Aim of the task :: Reproduce the material below with "asphalt road" swapped for "gravel path" wherever it occurs, leaving everything else unchanged and omitting the pictures.
_ _ _ _ _
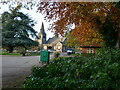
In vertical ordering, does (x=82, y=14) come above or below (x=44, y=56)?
above

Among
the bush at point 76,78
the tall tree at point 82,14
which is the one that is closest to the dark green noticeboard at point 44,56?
the tall tree at point 82,14

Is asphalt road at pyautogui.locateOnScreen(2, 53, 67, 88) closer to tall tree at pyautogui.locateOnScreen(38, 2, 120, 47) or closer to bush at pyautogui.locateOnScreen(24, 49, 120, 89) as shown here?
bush at pyautogui.locateOnScreen(24, 49, 120, 89)

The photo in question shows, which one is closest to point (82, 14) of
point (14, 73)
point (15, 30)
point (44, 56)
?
point (44, 56)

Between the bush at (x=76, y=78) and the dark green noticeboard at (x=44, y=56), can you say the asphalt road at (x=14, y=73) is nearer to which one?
the dark green noticeboard at (x=44, y=56)

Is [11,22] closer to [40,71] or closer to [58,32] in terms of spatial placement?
[58,32]

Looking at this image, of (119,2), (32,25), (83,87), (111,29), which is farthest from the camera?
(32,25)

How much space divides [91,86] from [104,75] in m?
0.45

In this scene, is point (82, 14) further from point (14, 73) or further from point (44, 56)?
point (14, 73)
_ _ _ _ _
Output for this exercise ::
In vertical ordering, does (x=82, y=14) come above or below (x=44, y=56)?
above

Among
the bush at point 76,78
the tall tree at point 82,14
which is the one that is closest to the dark green noticeboard at point 44,56?
the tall tree at point 82,14

Is gravel path at pyautogui.locateOnScreen(2, 53, 67, 88) closer to tall tree at pyautogui.locateOnScreen(38, 2, 120, 47) or closer to bush at pyautogui.locateOnScreen(24, 49, 120, 89) as shown here?
bush at pyautogui.locateOnScreen(24, 49, 120, 89)

The photo in question shows, which one is closest to point (82, 14) of
point (14, 73)
point (15, 30)
point (44, 56)
?
point (44, 56)

Between the bush at (x=76, y=78) and the dark green noticeboard at (x=44, y=56), can you say the gravel path at (x=14, y=73) is nearer to which one?
the dark green noticeboard at (x=44, y=56)

Is [11,22] closer to [40,71] or closer to [58,32] in terms of spatial placement?
[58,32]

Looking at this image, of (119,2), (32,25), (83,87), (111,29), which is farthest from the camera?
(32,25)

How much space divides [91,86] from [104,75] in m?
0.45

In this scene, is point (82, 14) further from point (14, 73) or further from point (44, 56)?
point (14, 73)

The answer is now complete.